# Video: The Mean Value Theorem

For the function 𝑓(𝑥) = 𝑥³ − 4𝑥, find all the possible values of 𝑐 that satisfy the mean value theorem over the closed interval [−2, 2].

02:09

### Video Transcript

For the function 𝑓 of 𝑥 equals 𝑥 cubed minus four 𝑥, find all the possible values of 𝑐 that satisfy the mean value theorem over the closed interval negative two to two.

Remember, the mean value theorem says that if 𝑓 is a function which is continuous over some closed interval 𝑎 to 𝑏 and differentiable at every point of some open interval 𝑎 to 𝑏. Then there exists a point 𝑐 in that open interval such that 𝑓 prime of 𝑐 is equal to 𝑓 of 𝑏 minus 𝑓 of 𝑎 over 𝑏 minus 𝑎. Our 𝑓 of 𝑥 is equal to 𝑥 cubed minus four 𝑥. And our closed interval is from negative two to two. We’re looking to find the value of 𝑐 such that the derivative of our function evaluated at 𝑐 is equal to 𝑓 of 𝑏 minus 𝑓 of 𝑎 over 𝑏 minus 𝑎. That’s 𝑓 of two minus 𝑓 of negative two over two minus negative two. So we’ll do two things. We’ll evaluate this quotient. And we’ll also find an expression for the derivative of our function. 𝑓 of two is two cubed minus four times two. And 𝑓 of negative two is negative two cubed minus four times negative two. And actually, this gives us a value of zero. So in order to find the values for 𝑐 such that 𝑓 prime of 𝑐 is equal to zero, let’s find the derivative of our function.

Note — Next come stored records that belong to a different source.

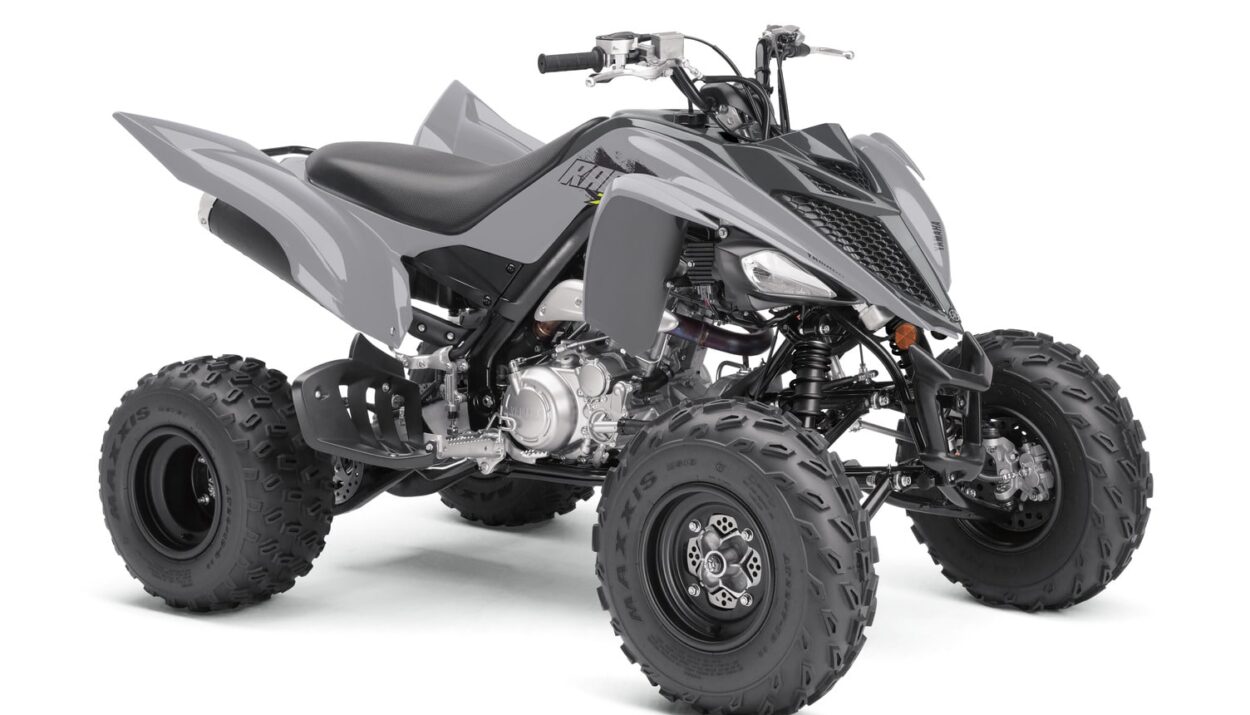 2021-yamaha-raptor-700-1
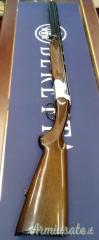 Beretta S 55  12
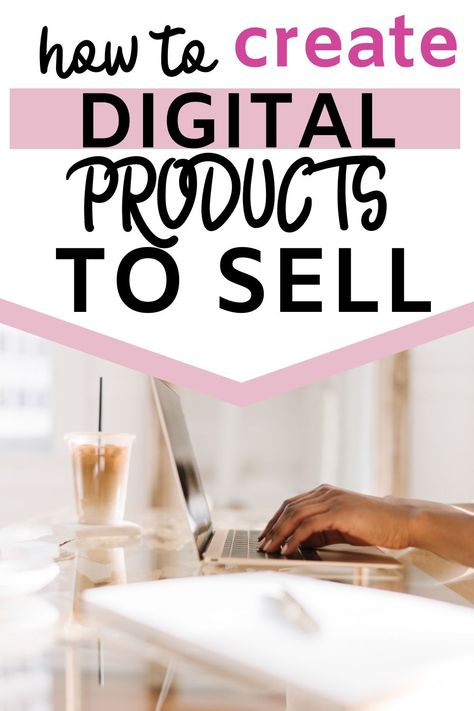 How To Sell Prints On Etsy, Making Digital Downloads, Top Selling Digital Products Etsy, Selling Digital Prints On Etsy, Selling Digital Products On Amazon, Create Digital Downloads To Sell, Popular Digital Downloads, How To Create Digital Products To Sell On Etsy, Best Selling Digital Products On Etsy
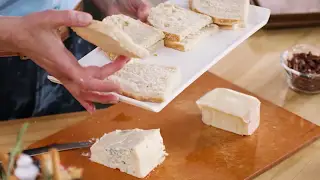 Belgioioso Cheese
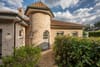 Photo 4 de 30 – Maison à Ravels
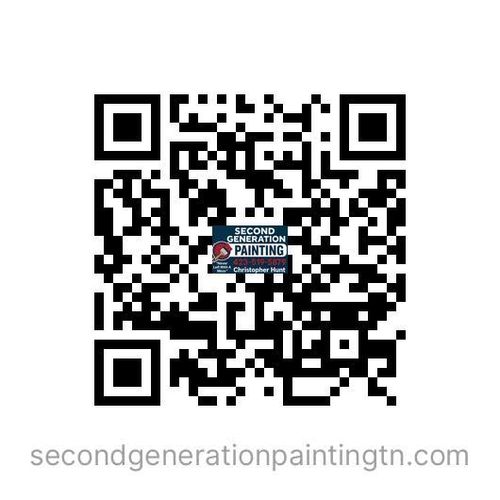  for Second Generation Painting in Tellico Plains, TN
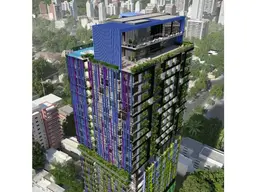 Vista 27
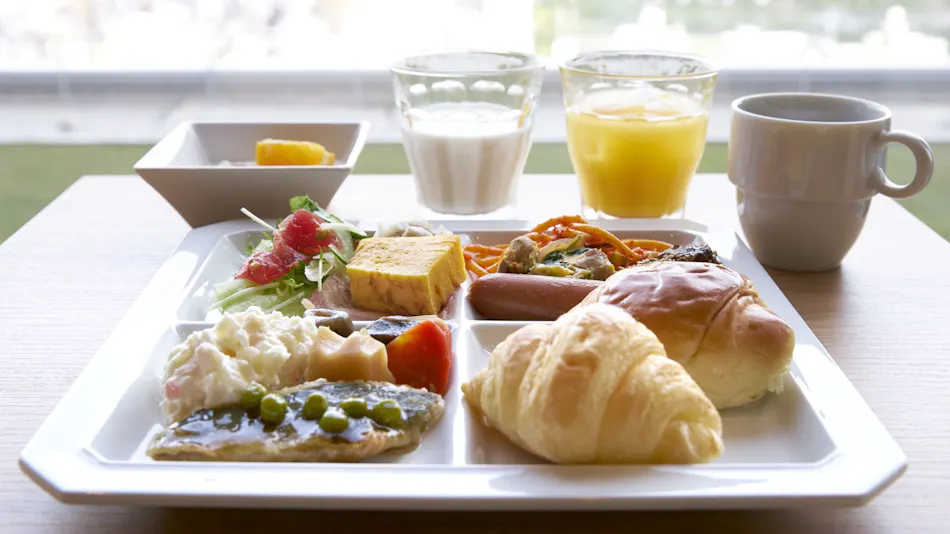Hotel Crown Hills Ueno Premier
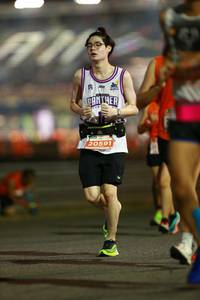 BIB: 20591
                            <button type="button" onclick="openModal(14129616)" class="btn btn-primary btn-sm float-right btn-popup" data-toggle="modal" data-target=".modal-high-quality">
                        <i class="fas fa-shopping-cart"></i> Add to Cart
                    </button>
                                            <button type="button" onclick="isThisMe(14129616, true)" class="btn btn-success btn-sm float-right btn-popup btn-isme hidden" data-toggle="tooltip" data-placement="bottom" title="นี่คือรูปของคุณใช่ไหม คลิกที่นี่เพื่อเอาเข้าอัลบั้ม">
                        <i class="fas fa-plus"></i> Add to album
                    </button>
                    <button type="button" onclick="isThisMe(14129616, false)" class="btn btn-warning btn-sm float-right btn-popup btn-isnotme hidden">
                        <i class="fas fa-ban"></i> Remove from album
                    </button>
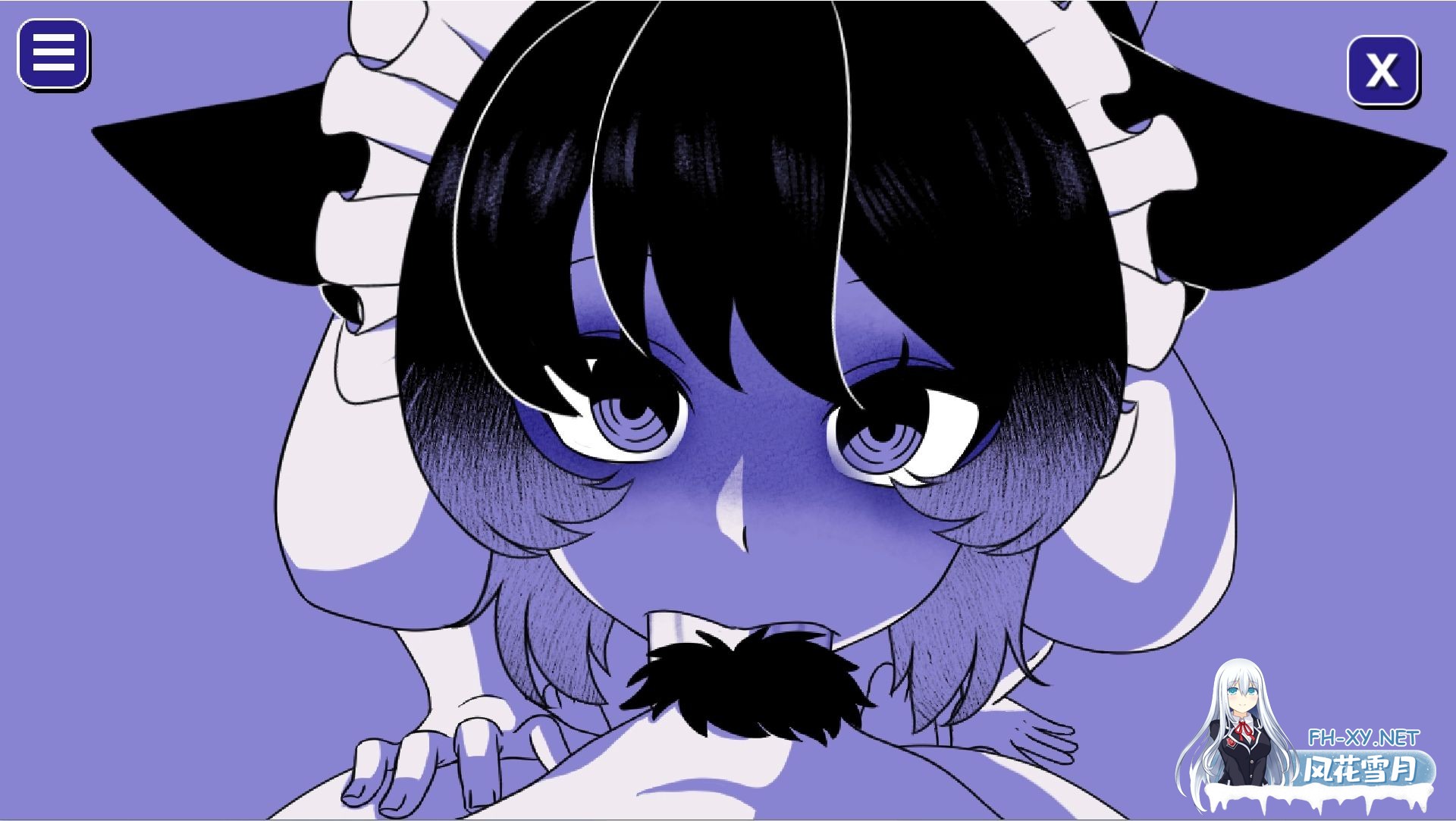 [SLG/PC+安卓] 异常咖啡机/Anomalous Coffee Machine [Ver1.075][3.1G]-7.jpg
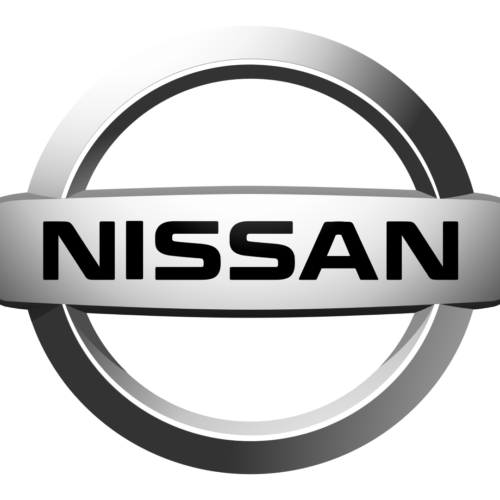 kisspng-nissan-rogue-car-logo-nissan-maxima-5afdecf68d2df7.5379235615265907105783.png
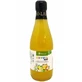 Oxymel Junior 330 мл с айвой и травами на живом яблочном уксусе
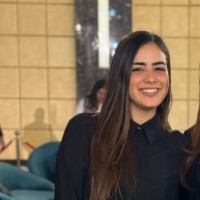 Nada Atef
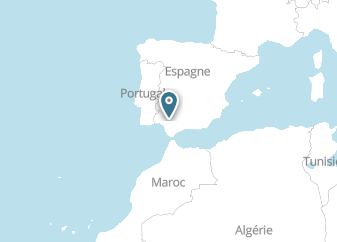 Seville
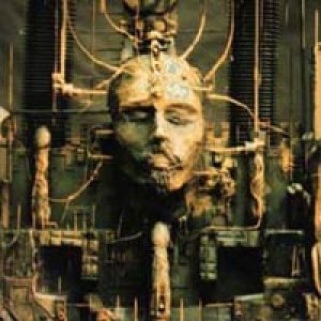 Fahrenheit Fair Enough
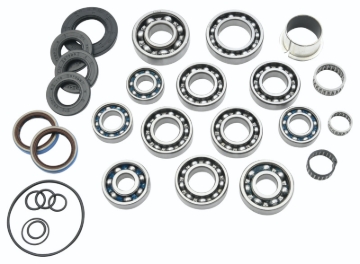 Picture of All Balls Racing 2010 Polaris Sportsman 550 EPS Transmission Rebuild Kit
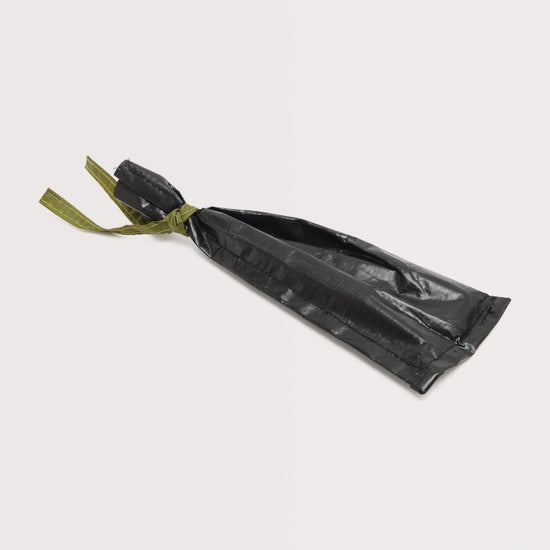 Sendero 8XL Tent Footprint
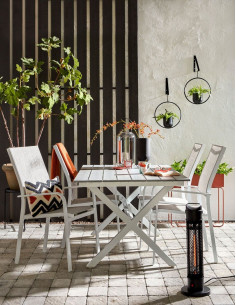 Neo Tools 90-035 Grzejnik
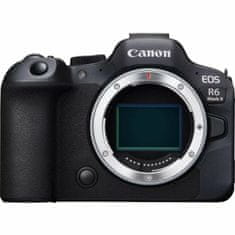 Canon Fotoaparat Canon EOS R6 MARK II V5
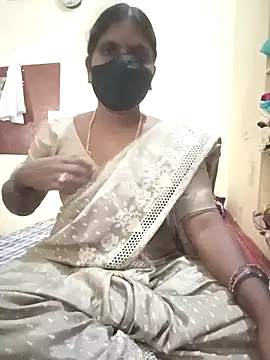 Nrl69 online show from 11.25.25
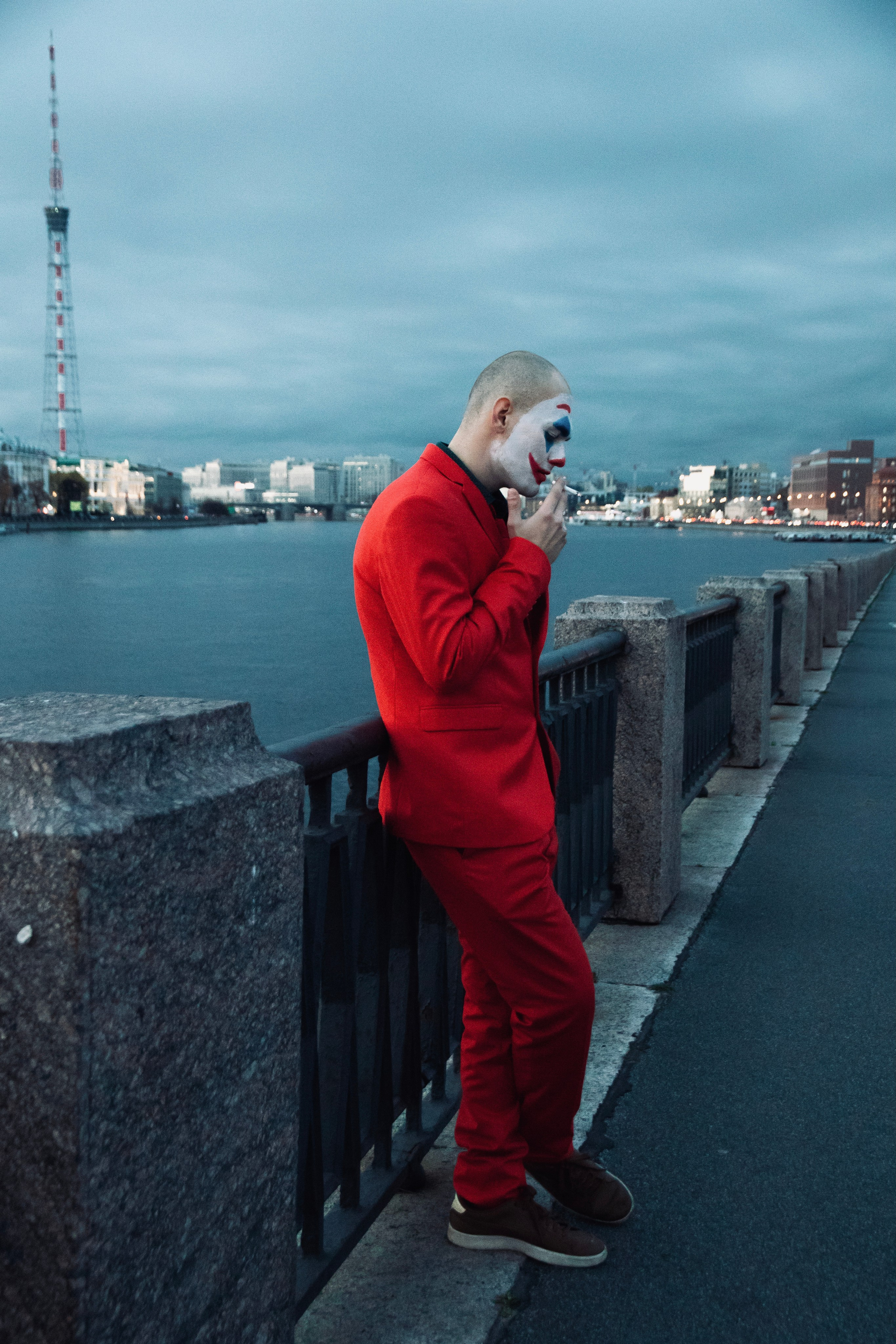 Креативные. Коммерческий фотограф в Санкт-Петербурге (СПб) Екатерина Панчёха, Панчёшка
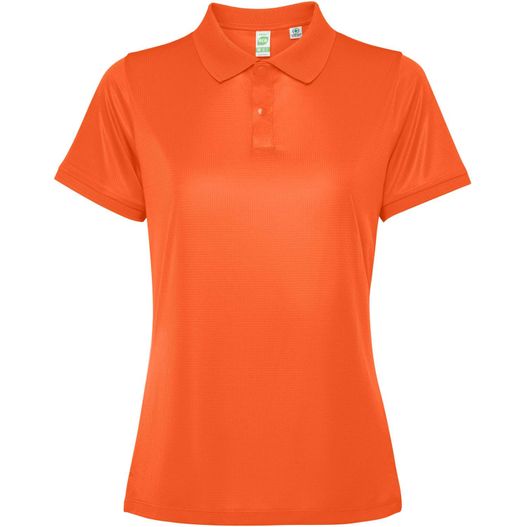 Tormo Poloshirt für Damen (Bild 1)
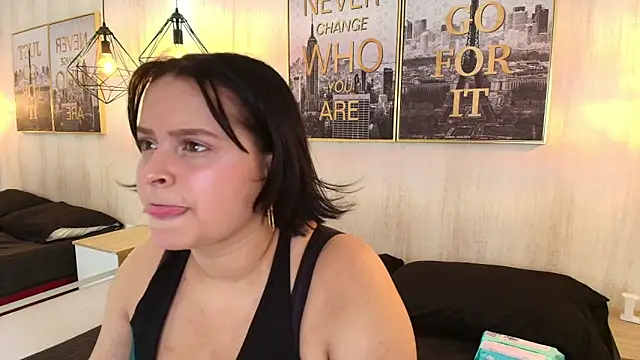 Bluesky 666 online show from 10/07/25, 07:33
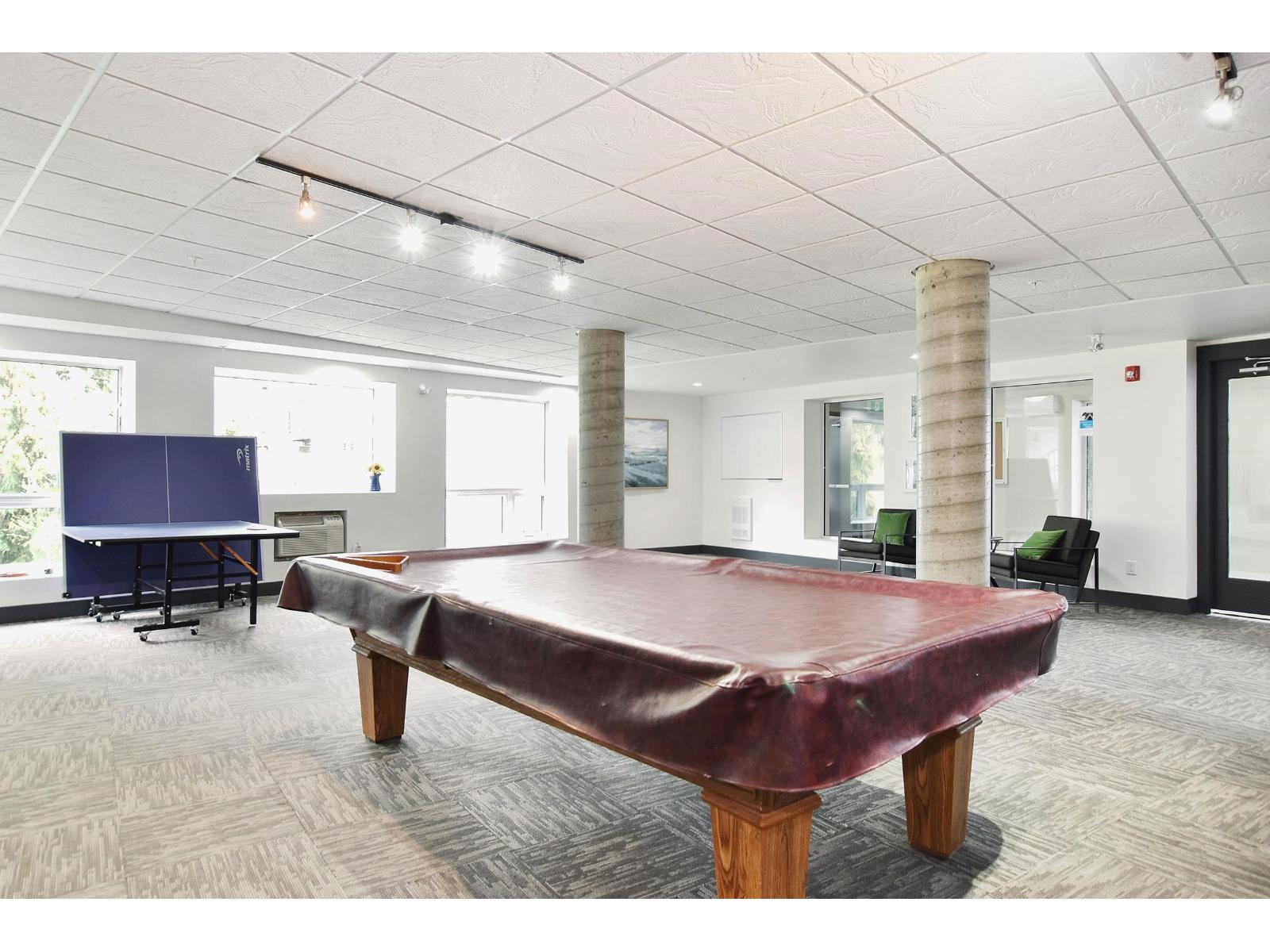 116 2238 Whatcom Road, Abbotsford, British Columbia  V3G 0E6 - Photo 34 - R3080484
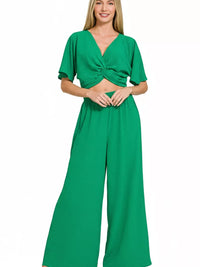 7898ca9a-9b35-4afe-bf3b-63bf2c475714-Max-Origin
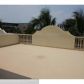 3204 NE 4th St # 3204, Pompano Beach, FL 33062 ID:9365739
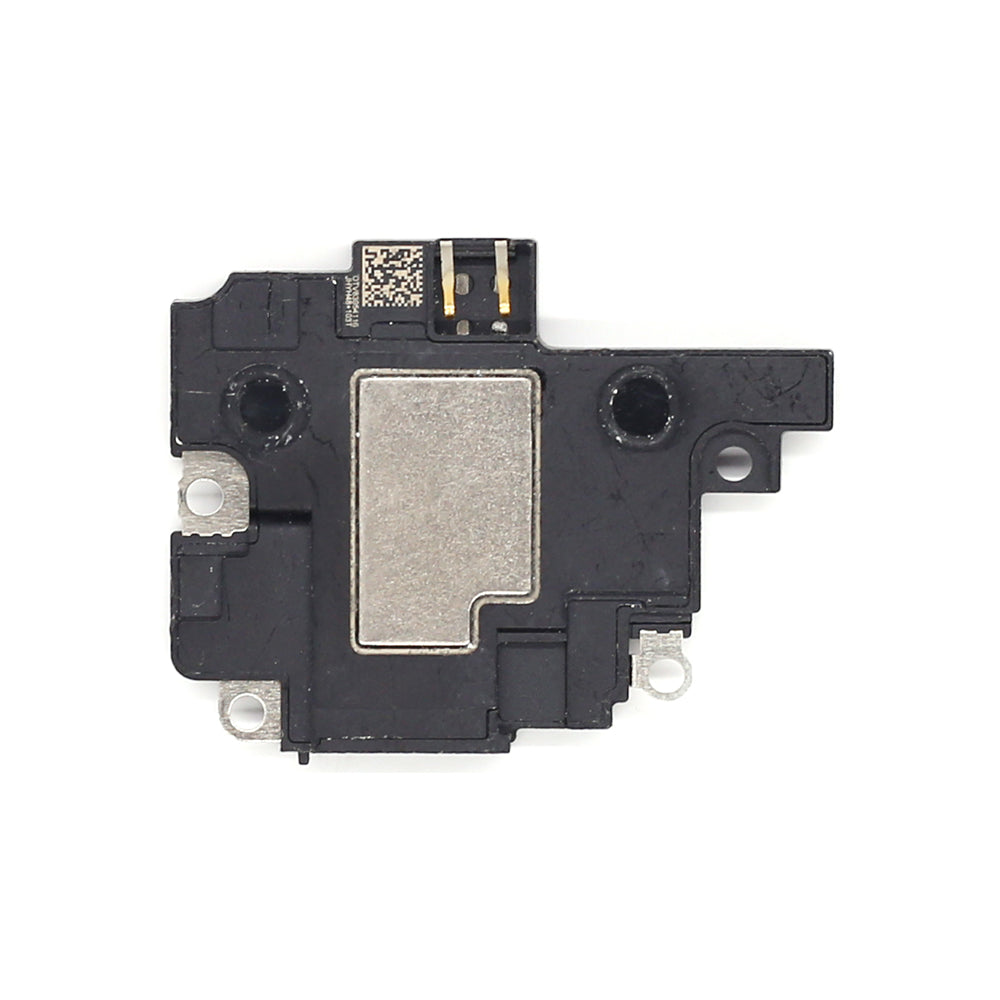 Le haut-parleur de l'iPhone 11 d'For Apple a été retiré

The derivative of 𝑥 cubed is three 𝑥 squared. And the derivative of negative four 𝑥 is negative four. So 𝑓 prime of 𝑥 is three 𝑥 squared minus four. And we can say that 𝑓 prime of 𝑐 is equal to three 𝑐 squared minus four. So let’s set this equal to zero and solve for 𝑐. We begin by adding four to both sides of our equation to obtain that three 𝑐 squared is equal to four. Next, we divide by three. And we see that 𝑐 squared is equal to four-thirds. And finally, we take the square root of both sides, remembering to take by the positive and negative square root of four-thirds. To obtain that 𝑐 is equal to plus or minus the square root of four over three. And which we can say is equal to two over root three and negative two over root three. Notice also that these values of 𝑐 are indeed in the closed interval negative two to two as required by the mean value theorem.